===== 本文抜粋 =====

腹腔鏡下肝切除術における気腹圧の維持は、良好な術野とワーキングスペースの確保のみならず出血制御においても重要となります。
AirSeal®(エアシールモード)はCO2流量を持続的に監視・調整することで、腹腔内の吸引にもかかわらず安定した気腹を維持するために有用な機器ですが、腹腔鏡下肝切除術でのAirSeal®使用時にガス塞栓を発症した臨床例が、論文および学会・研究会発表等で報告されています 1。
呼吸循環管理(気道内圧、中心静脈圧)と気腹圧のバランスにもよると思われますが、腹腔内を吸引したときの急激なCO2流量の増加がその一因と考えらます。また、吸引中に発生する気腹圧の急激な低下に伴い手術室内の空気を取り込むことで圧を維持するとの実験、臨床例での報告もあり、空気塞栓の発症も危惧されます 2 3。
以上のことより、腹腔鏡およびロボット支援下肝切除術におけるAirSeal®(エアシールモード)を用いた気腹につきましては留意点を認識して頂き、適切な運用を行うよう特定非営利活動法人肝臓内視鏡外科研究会より注意喚起いたします。
- Kajiwara M, Nakashima R, Yoshimura F, Hasegawa S. Impact of AirSeal® insufflation system on respiratory and circulatory dynamics during laparoscopic abdominal surgery. Updates Surg. 2022; 74: 2003-2009.

===== 元データ =====

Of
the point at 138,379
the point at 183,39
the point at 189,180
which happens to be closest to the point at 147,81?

=====
===== 元データ =====

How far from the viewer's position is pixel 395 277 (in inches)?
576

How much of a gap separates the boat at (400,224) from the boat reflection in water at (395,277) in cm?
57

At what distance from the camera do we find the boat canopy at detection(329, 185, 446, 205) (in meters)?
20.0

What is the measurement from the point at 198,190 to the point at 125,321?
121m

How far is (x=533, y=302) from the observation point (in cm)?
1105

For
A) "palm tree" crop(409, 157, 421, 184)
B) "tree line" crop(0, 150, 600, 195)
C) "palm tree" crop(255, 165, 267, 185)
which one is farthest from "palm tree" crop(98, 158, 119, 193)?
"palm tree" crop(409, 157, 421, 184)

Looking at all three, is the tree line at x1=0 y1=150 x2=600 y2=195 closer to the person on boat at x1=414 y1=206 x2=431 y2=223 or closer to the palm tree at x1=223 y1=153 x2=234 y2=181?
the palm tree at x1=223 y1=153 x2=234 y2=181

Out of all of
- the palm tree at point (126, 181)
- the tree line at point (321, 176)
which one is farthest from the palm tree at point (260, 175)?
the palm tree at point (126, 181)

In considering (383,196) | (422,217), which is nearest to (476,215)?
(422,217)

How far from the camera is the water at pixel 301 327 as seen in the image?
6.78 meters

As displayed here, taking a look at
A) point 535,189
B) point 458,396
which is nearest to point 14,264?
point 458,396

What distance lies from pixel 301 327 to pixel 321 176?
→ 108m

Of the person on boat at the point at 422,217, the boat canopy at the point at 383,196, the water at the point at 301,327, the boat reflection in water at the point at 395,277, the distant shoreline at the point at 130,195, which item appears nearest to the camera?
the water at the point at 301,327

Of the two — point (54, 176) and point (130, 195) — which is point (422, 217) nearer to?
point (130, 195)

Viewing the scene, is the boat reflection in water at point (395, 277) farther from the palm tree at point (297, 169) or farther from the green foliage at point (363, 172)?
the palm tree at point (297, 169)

=====

演習課題.
• A. 次の(i)〜(iii)が本文抜粋の内容と合っているかを判断する。それぞれ「はい」か「いいえ」で答え、決め手となる本文の語句をそのまま引用すること。
(i) AirSeal®はCO2流量を持続的に監視・調整する機器である。
(ii) ガス塞栓の臨床例は論文でのみ報告されており、学会での発表はない。
(iii) この注意喚起は腹腔鏡下肝切除術だけを対象とし、ロボット支援下肝切除術は含まない。
• B. 本文抜粋が途切れたところから、その続きを書くこと。

解答.
• A.
(i) はい。「CO2流量を持続的に監視・調整することで」
(ii) いいえ。「論文および学会・研究会発表等で報告されています」
(iii) いいえ。「腹腔鏡およびロボット支援下肝切除術における」

• B.
- Huntington CR, Prince J, Hazelbaker K, Lopes B, Webb T, LeMaster CB, Huntington TR. Safety first: significant risk of air embolism in laparoscopic gasketless insufflation systems. Surg Endosc. 2019; 33: 3964-3969.
- Weenink RP, Kloosterman M, Hompes R, Zondervan PJ, Beerlage HP, Tanis PJ, van Hulst RA. The AirSeal® insufflation device can entrain room air during routine operation. Tech Coloproctol. 2020 Oct;24(10):1077-1082.